### What is being asked
Please answer these questions about the exchange on near-death experiences:
(a) According to the opening paragraph, what is different for each person?
(b) What does JenniferB say that wanting to die for someone is, in effect, saying?
(c) What does JenniferB say she saw and felt, and what does she compare it to?

***** Selected text

From the various things I’ve read through the years, each person’s experience of either death-and-revival and near-death is different – I’m glad you were successfully revived but, your statement begs the question: are you disappointed that there was nothibng to it?
JenniferB replied
Oh I know life can throw some real curve balls, but I guess it takes a stronger person to survive them and use the experiences to help others, than it does to succume to them. To want to die for someone is in efffect saying that you don’t love yourself or value yourself as much as you do them, when I’m sure the other person in love with you sees you as being equally as special… So I guess what I’m meaning is the ability to find balance, and loving yourself first and foremost in order to share a healthy love with someone else? Nope, I wasn’t disappointed there was nothing to it, I saw and felt nothing, the same as what I saw and felt before I was born or existed at all. :)

**********
***** Information shown

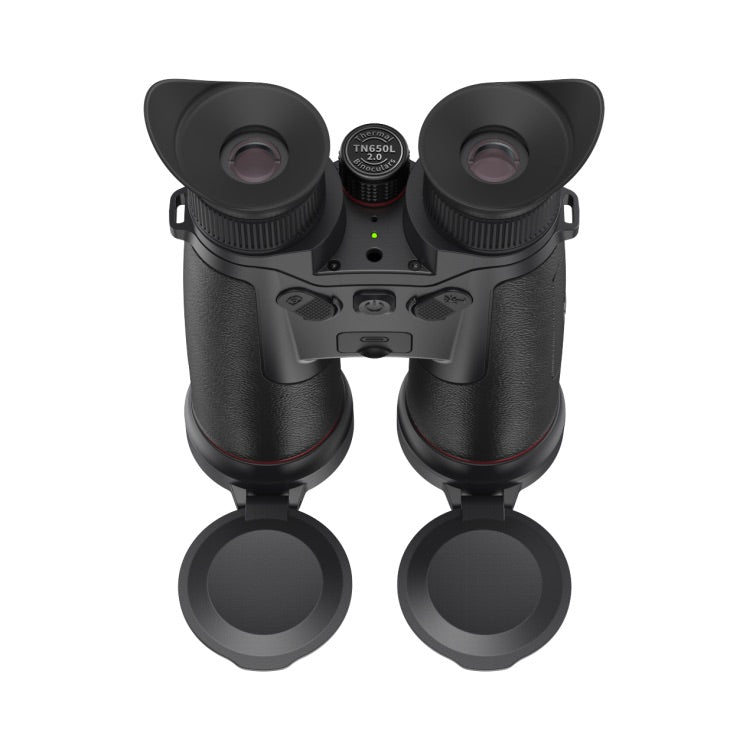 Prismático térmico GUIDE TN650L 2.0 con telémetro láser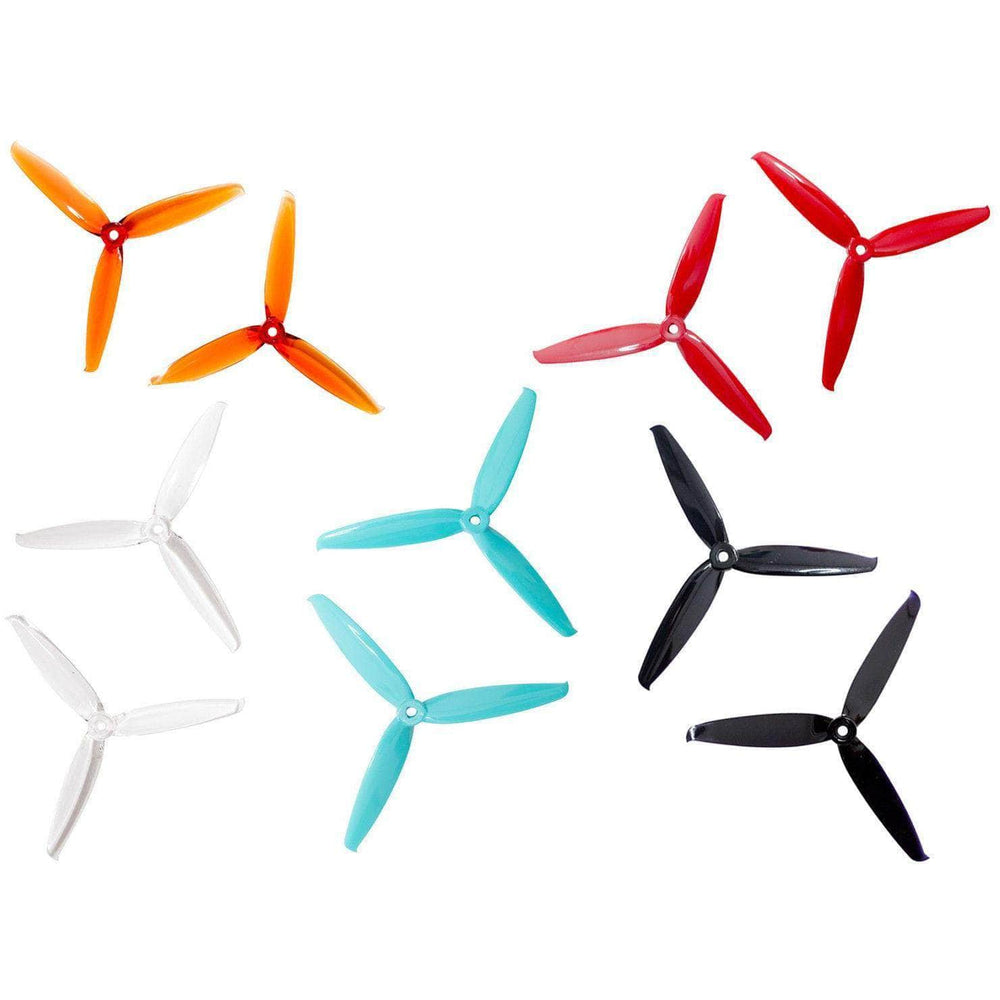 GEMFAN Prop Gemfan Flash 6042 Tri-Blade 6" Prop 4 Pack - Choose Your Color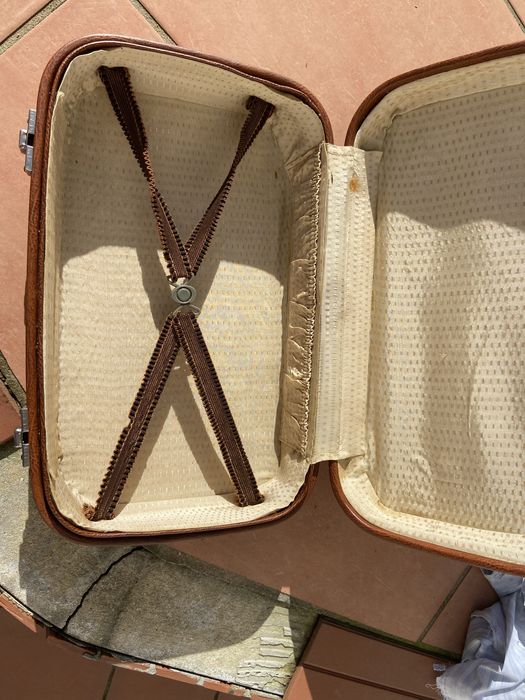 Mala saco viagem vintage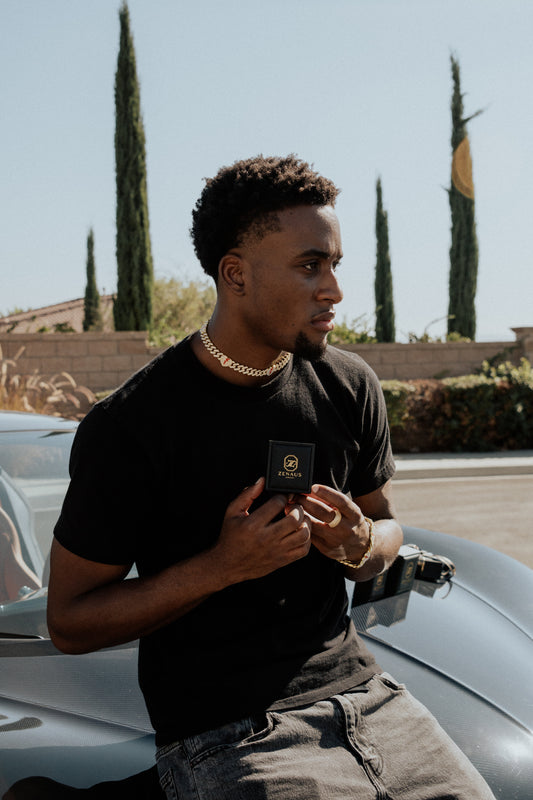 The Iced Crimson Heart Chain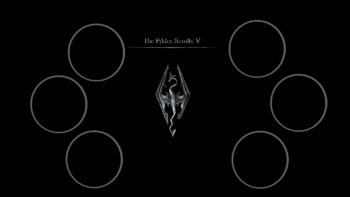 skyrim w/buttons featuring Game / Gaming, With Buttons, Assassins Assassin's Creed Connor Persist, elder scrolls, skyrim - Perfect PS Vita Wallpaper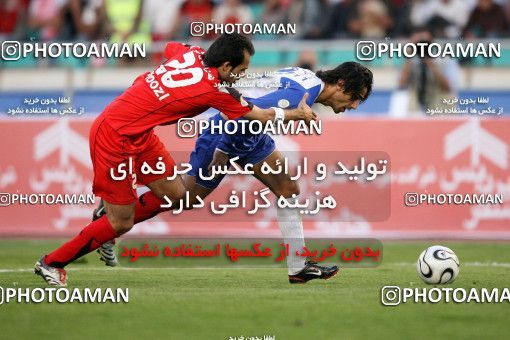 728697, Tehran, [*parameter:4*], لیگ برتر فوتبال ایران، Persian Gulf Cup، Week 9، First Leg، Esteghlal 1 v 1 Persepolis on 2007/10/14 at Azadi Stadium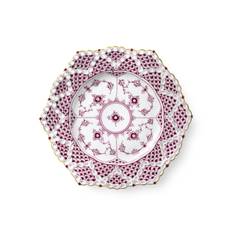 Tallerken med blondekant, Limited Edition, 21 cm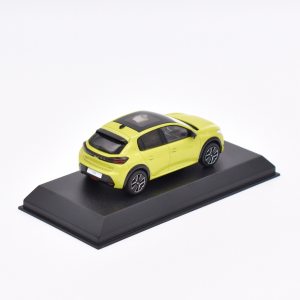 PEUGEOT 208 GT 2024 AGUEDA YELLOW 1:43 Norev Auto Stradali Modellino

**********

### Answer area
(a) Each person's experience of either death-and-revival or near-death.
(b) That you don't love or value yourself as much as you do the other person.
(c) She saw and felt nothing, the same as what she saw and felt before she was born or existed at all.